= George Powell (playwright) =

English actor and playwright (died 1714)

George Powell (1668? - 1714) was a 17th-century London actor and playwright who was a member of the United Company. He was the son of the actor Martin Powell, a long-standing member of the King's Company.

== Plays ==
In his playwrighting, Powell has been called 'an unscrupulous and opportunistic appropriator, gleaning materials from a variety of sources'. He was embroiled in a plagiarism scandal after writing a misogynistic play called The Imposture Defeated; or, A Trick to Cheat the Devil, first performed in September 1697. This play portrayed the proper treatment of an adulteress as brutal confinement and isolation from others to punish her and prevent the spread of her attitude. It is widely accepted that Powell had plagiarised from the then unpublished manuscript of Mary Pix's The Deceiver Deceived. Theatre critic Charles Gildon called Powell's version the inferior of the two.

Powell also wrote the plays Alphonso, King of Naples (first performed in December 1690), A Very Good Wife (first performed in April 1693), Bonduca: or, The British Heroine (1695) and The Treacherous Brothers (first performed in January 1690) under his own name.
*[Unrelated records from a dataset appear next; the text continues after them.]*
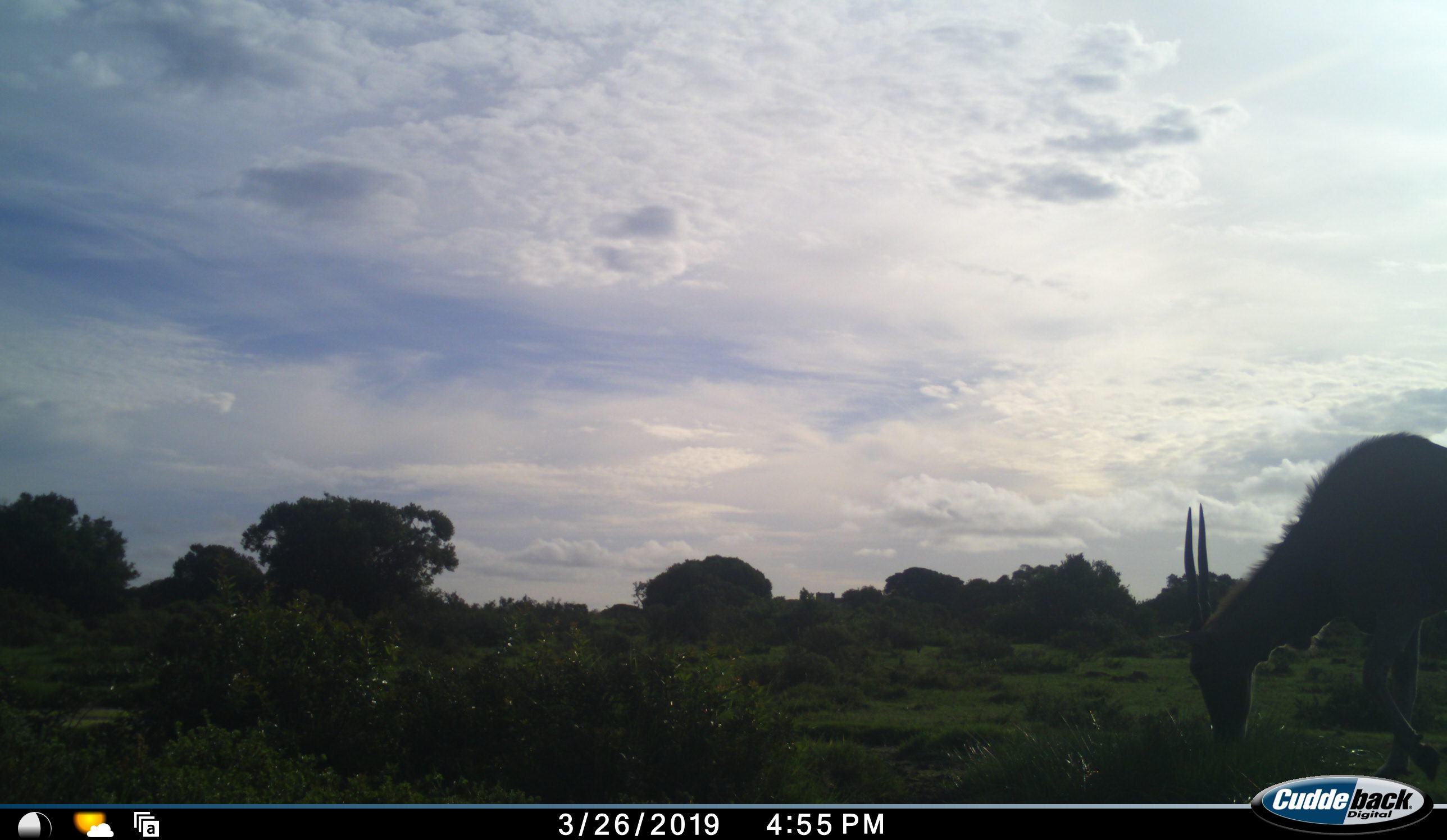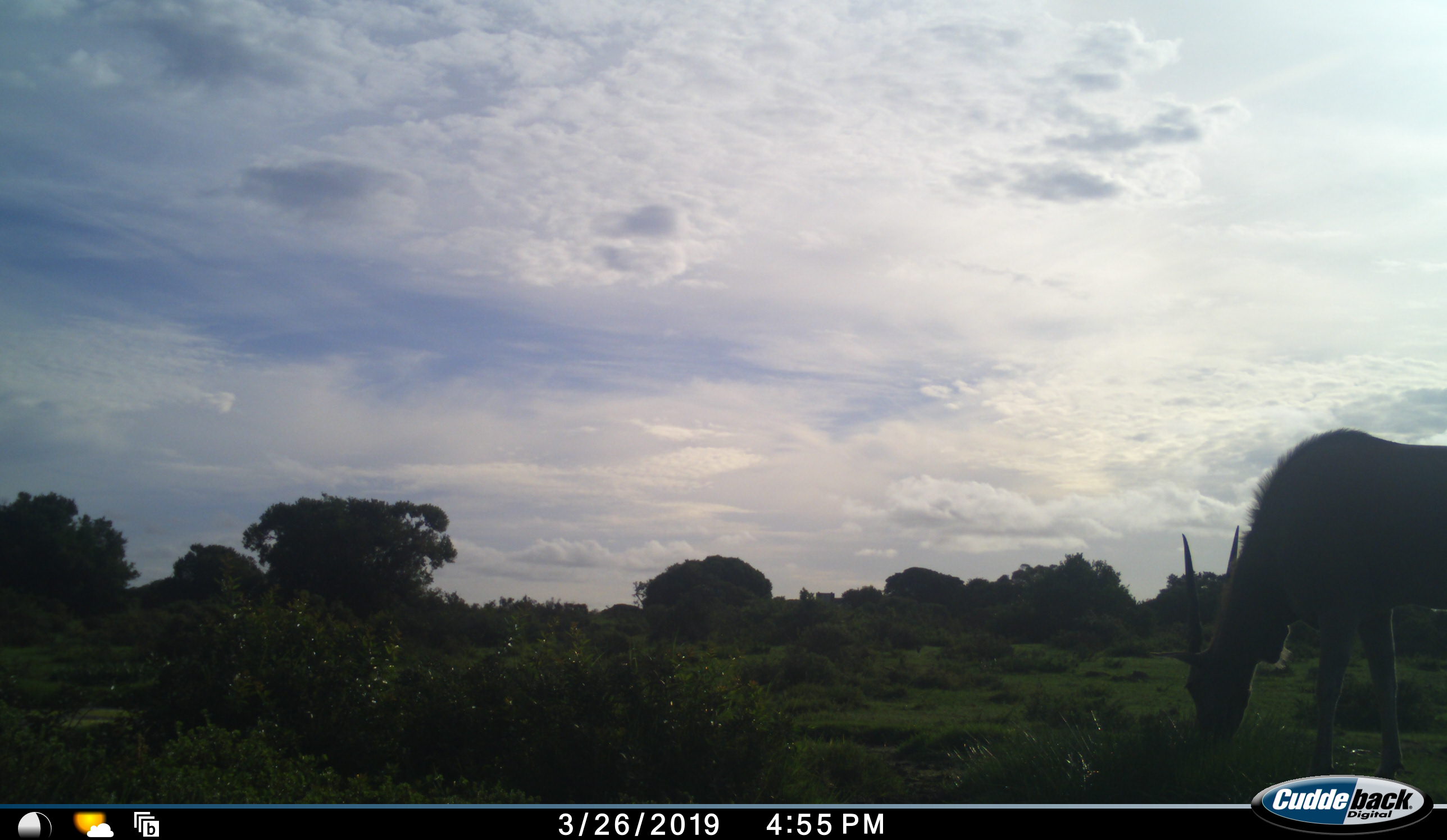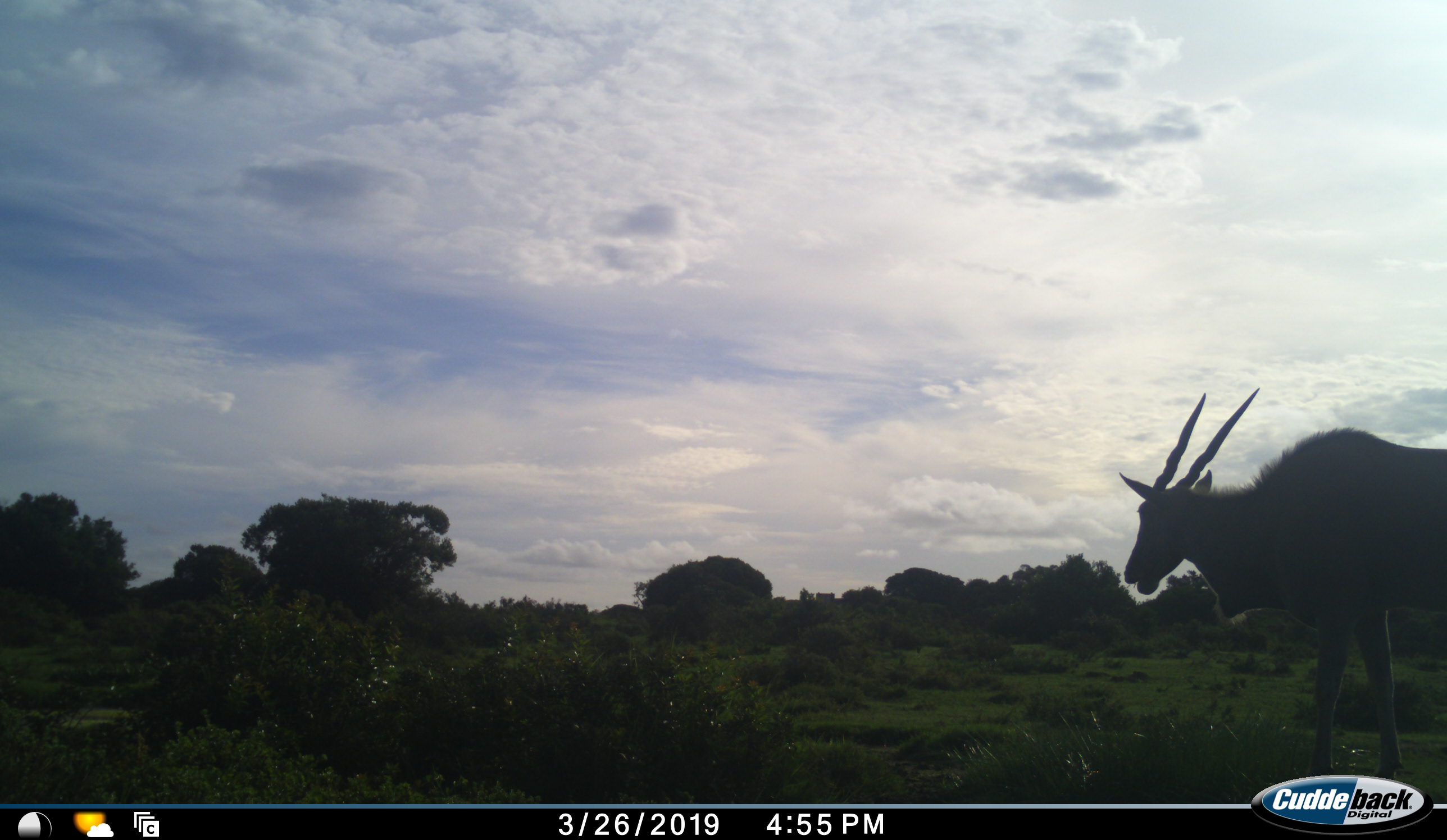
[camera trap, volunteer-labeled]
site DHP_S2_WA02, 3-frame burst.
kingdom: Animalia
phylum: Chordata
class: Mammalia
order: Artiodactyla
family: Bovidae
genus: Tragelaphus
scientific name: Tragelaphus oryx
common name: eland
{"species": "eland (Tragelaphus oryx)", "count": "1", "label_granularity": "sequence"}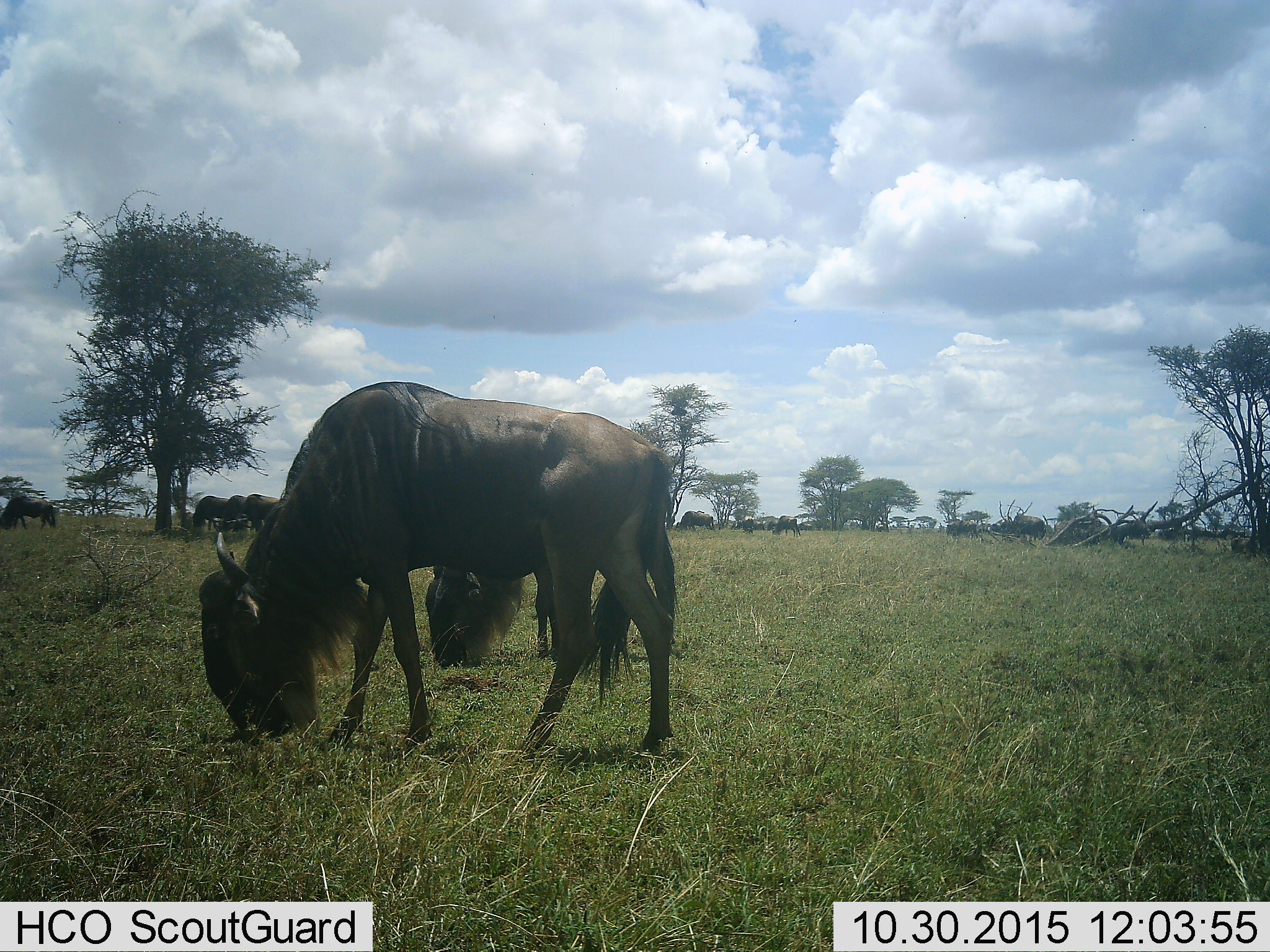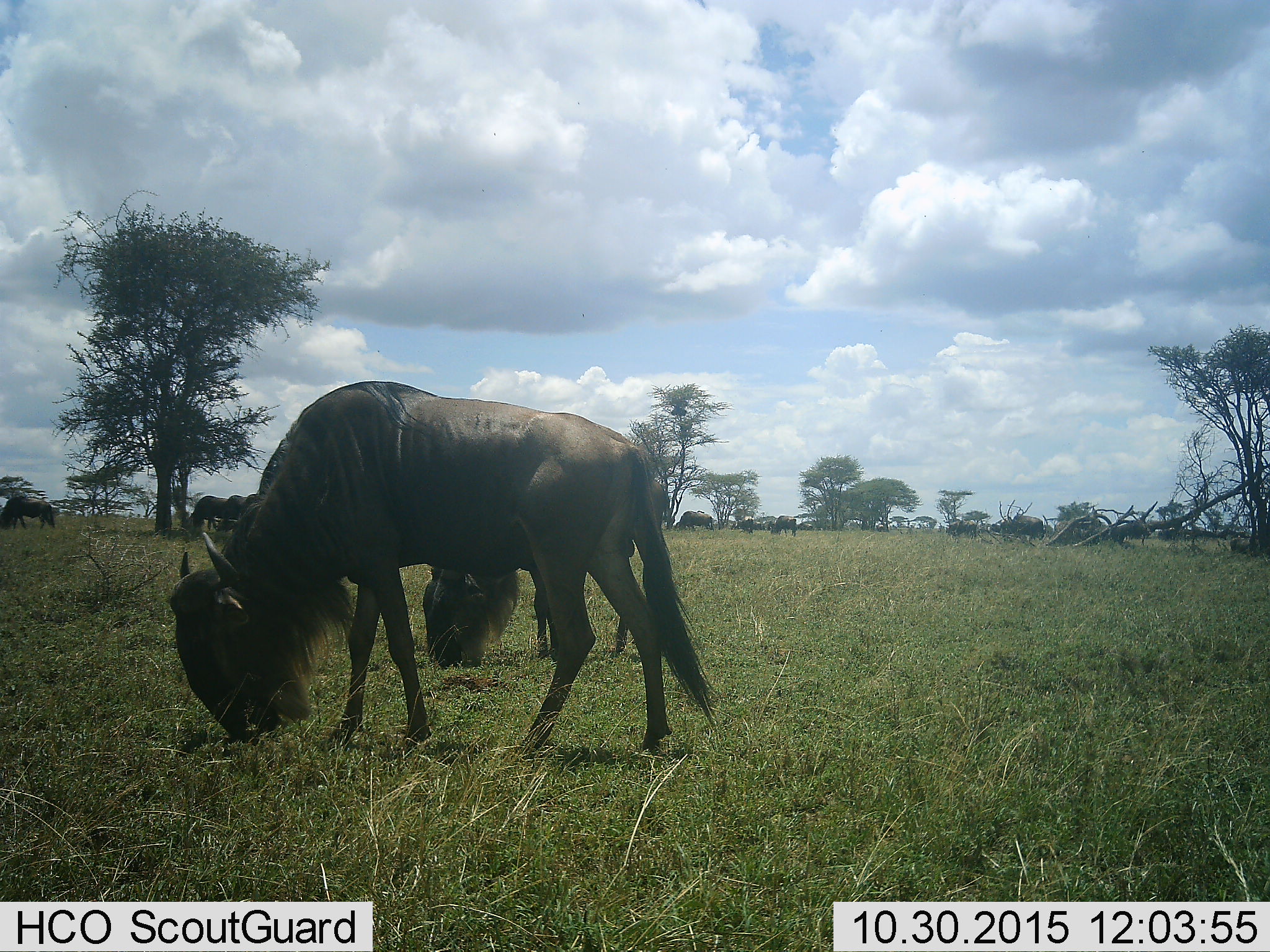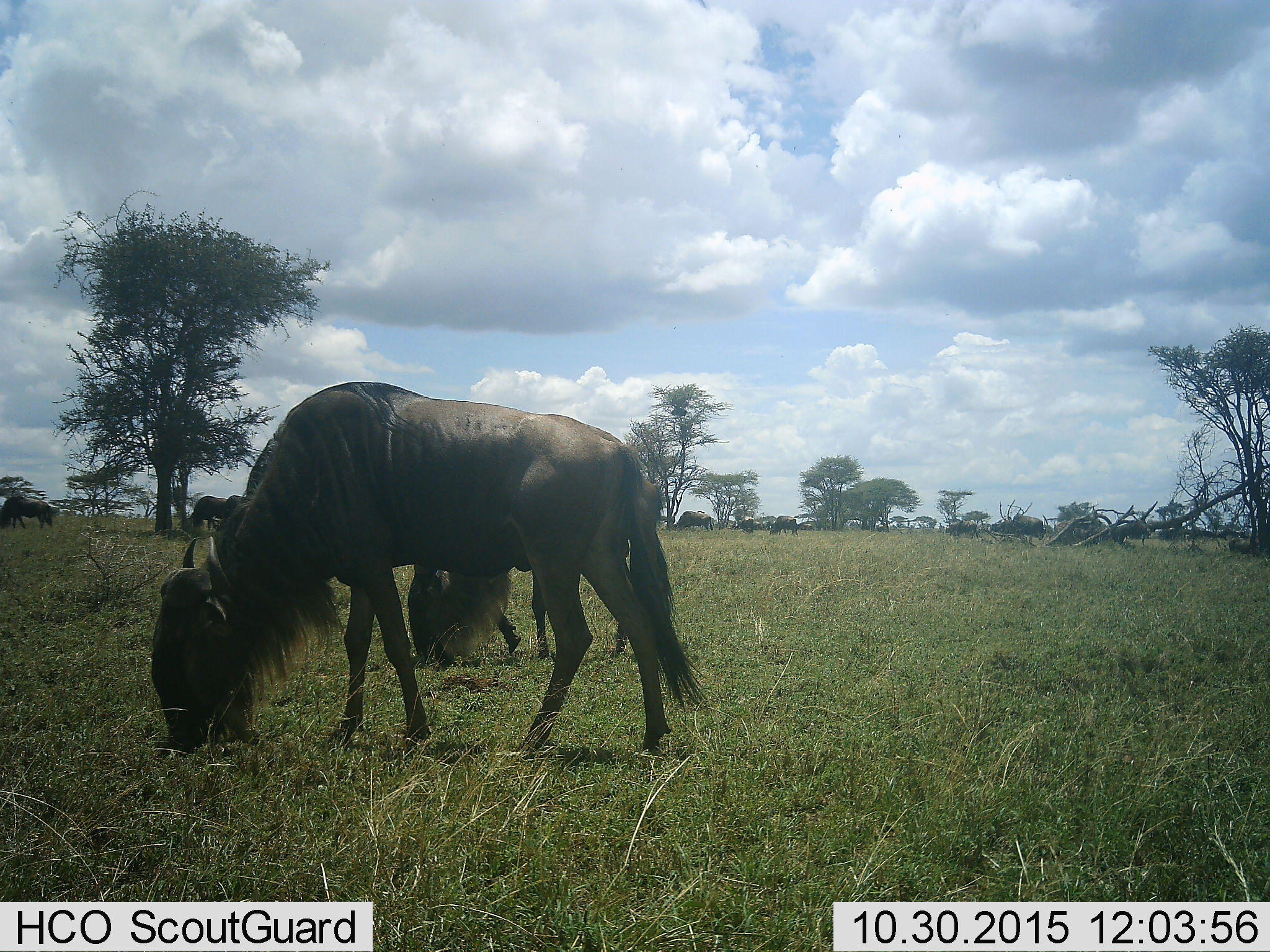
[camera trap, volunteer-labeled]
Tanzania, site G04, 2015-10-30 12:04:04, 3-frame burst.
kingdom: Animalia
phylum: Chordata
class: Mammalia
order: Artiodactyla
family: Bovidae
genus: Connochaetes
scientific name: Connochaetes taurinus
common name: blue wildebeest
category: wildebeest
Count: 11-50.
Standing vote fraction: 44%.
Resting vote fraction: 6%.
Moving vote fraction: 28%.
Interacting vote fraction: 0%.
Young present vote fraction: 6%.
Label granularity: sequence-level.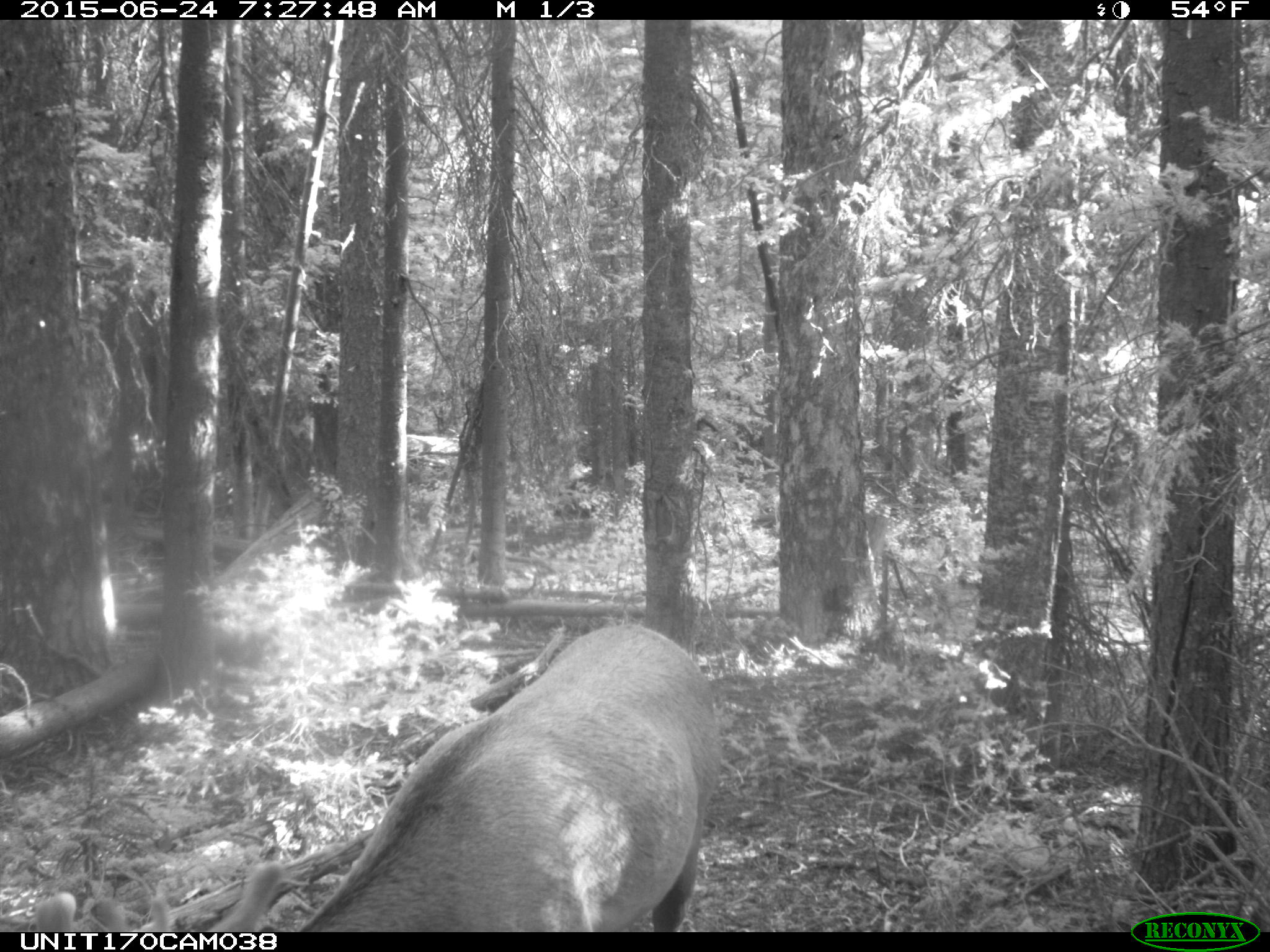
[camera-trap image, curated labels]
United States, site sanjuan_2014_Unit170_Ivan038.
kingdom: Animalia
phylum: Chordata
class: Mammalia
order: Artiodactyla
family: Cervidae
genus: Cervus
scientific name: Cervus elaphus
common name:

Each of these plays premièred at London's Theatre Royal, Drury Lane. In collaboration with John Verbruggen, he wrote A new opera called Brutus of Alba: or, Augusta's Triumph, first performed in 1696 at Dorset Garden, London. All of the works he wrote or co-wrote were tragedies.

The United Company broke in two in 1694, with the walking out of senior actors including Thomas Betterton, Elizabeth Barry, and Anne Bracegirdle. It is unlikely that Powell was invited to join them: while he was skilled and experienced, he was also notorious for his bad temper and alcoholism (Milhous).

At the première of John Vanbrugh's The Relapse in November 1696, Powell was according to Vanbrugh so drunk that when playing the seducer Worthy he molested the heroine Amanda in a much more physical way than the script provided for.

Powell was married to actress Mary Powell.